Now that I have made those general points, let me ask the Minister about three particular points, the first of which is the length of detention. When the 2006 Act was being considered, concerns were expressed about the absence of a time limit on the new police power of detention for breach of conditions. The responding Minister said that, generally, one or two hours should be sufficient, but refused to include any safeguard against excessive detention in the Bill. We might then have expected to find, in the new code of practice, some definition of what that acceptable period of detention was or should be, but the code seems to be silent on that. Will the Minister respond, saying what that acceptable period should be?
When the 2006 Act was passed, my hon. Friend the Member for Hornsey and Wood Green (Lynne Featherstone) requested that there be monitoring of how the conditions to a caution were applied in practice. When the orders were discussed last week in the other place, Lord Thomas of Gresford reiterated those concerns about whether monitoring was taking place and what its results showed. The Magistrates Association raised the same concerns in the letters that it sent to hon. Members, saying that it believes it has found evidence of a considerable inappropriate use of the cautions and that, because there is no formal monitoring process, there therefore seems to be no formal recognition of that from the Government.
In response, Lord Bach said last week on behalf of the Government:
“I understand that point.

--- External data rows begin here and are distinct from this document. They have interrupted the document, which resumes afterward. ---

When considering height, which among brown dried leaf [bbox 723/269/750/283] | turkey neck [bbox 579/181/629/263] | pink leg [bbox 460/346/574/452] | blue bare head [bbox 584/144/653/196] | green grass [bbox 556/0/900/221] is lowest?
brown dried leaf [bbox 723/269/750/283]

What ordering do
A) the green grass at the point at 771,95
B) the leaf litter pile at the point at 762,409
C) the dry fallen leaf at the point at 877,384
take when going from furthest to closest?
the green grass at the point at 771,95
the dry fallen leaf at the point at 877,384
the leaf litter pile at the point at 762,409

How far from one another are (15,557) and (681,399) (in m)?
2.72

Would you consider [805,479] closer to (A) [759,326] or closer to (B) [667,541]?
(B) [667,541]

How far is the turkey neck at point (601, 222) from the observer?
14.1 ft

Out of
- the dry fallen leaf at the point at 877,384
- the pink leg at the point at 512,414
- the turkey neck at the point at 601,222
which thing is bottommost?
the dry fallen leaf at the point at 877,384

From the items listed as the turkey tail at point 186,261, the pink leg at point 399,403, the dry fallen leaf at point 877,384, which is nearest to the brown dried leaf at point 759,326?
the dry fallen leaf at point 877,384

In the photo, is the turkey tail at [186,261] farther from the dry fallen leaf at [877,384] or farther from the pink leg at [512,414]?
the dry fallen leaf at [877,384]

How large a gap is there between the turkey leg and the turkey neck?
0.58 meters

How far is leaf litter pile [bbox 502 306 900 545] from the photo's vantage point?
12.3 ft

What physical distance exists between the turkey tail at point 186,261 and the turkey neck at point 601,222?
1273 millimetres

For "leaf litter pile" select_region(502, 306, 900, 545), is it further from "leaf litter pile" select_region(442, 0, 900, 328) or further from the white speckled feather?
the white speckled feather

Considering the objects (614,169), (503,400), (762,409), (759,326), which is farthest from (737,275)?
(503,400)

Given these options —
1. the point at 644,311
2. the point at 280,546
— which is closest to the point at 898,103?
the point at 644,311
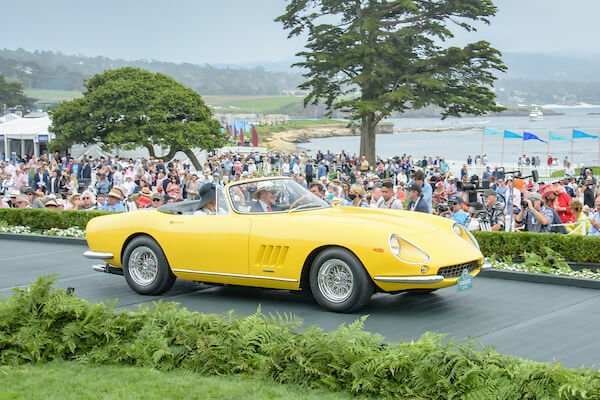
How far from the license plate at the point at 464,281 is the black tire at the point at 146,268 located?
374cm

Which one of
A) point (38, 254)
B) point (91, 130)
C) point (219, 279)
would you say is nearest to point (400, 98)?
point (91, 130)

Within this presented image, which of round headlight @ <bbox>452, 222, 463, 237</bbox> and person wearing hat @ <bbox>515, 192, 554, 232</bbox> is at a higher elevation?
round headlight @ <bbox>452, 222, 463, 237</bbox>

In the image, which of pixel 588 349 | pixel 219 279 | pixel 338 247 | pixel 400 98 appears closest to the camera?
pixel 588 349

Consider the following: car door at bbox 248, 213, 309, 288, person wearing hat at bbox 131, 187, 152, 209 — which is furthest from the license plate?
person wearing hat at bbox 131, 187, 152, 209

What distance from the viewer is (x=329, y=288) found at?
944 centimetres

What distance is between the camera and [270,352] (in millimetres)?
7074

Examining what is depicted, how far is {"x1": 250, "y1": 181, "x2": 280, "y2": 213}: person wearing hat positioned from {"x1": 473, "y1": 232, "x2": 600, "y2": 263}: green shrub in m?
4.21

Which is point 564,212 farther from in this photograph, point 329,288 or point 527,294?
point 329,288

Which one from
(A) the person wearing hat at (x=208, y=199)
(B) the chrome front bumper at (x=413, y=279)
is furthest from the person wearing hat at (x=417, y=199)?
(B) the chrome front bumper at (x=413, y=279)

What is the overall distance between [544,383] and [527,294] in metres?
5.15

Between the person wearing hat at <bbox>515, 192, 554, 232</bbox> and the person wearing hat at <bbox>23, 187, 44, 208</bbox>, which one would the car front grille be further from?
the person wearing hat at <bbox>23, 187, 44, 208</bbox>

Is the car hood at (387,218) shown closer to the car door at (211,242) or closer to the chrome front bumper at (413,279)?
the chrome front bumper at (413,279)

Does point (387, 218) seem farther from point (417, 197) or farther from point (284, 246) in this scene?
point (417, 197)

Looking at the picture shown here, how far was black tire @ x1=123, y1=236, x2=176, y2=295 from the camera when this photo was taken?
1070 centimetres
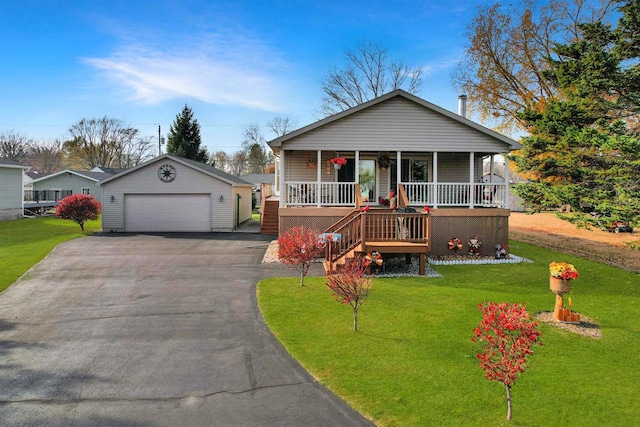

There should be parity in how these cautions are implemented and there is no reason to believe that there is not”,
but he also said,
“I do not have information but will write to all those who have spoken”—[Official Report, House of Lords, 15 October 2009; Vol. 713, c. 362.]
about this.
Since it is only a few days after that—and in light of the concerns that were raised three years ago—will the Minister respond particularly on what monitoring has taken place, whether it is showing any consistency in the way that the powers are used and whether there is any abuse of the powers?
Finally, on the youth specialist prosecutors, the youth code specifies that youth specialist prosecutors should be used wherever possible. That is welcome, but can the Minister clarify how many such youth prosecutors are in place and how well resourced and trained they are? If the pilots are successful and the scheme is rolled out nationally, do the Government have plans or commitments to provide additional resources to specialist youth prosecutors?
I should like the Minister to deal with three particular points. First, what are the acceptable periods of detention for breach of conditions? Secondly, what information is there, from monitoring, on how the conditions are being implemented, and what uniformity is there on that? Thirdly, how many youth specialist prosecutors are in place and how well trained and resourced are they?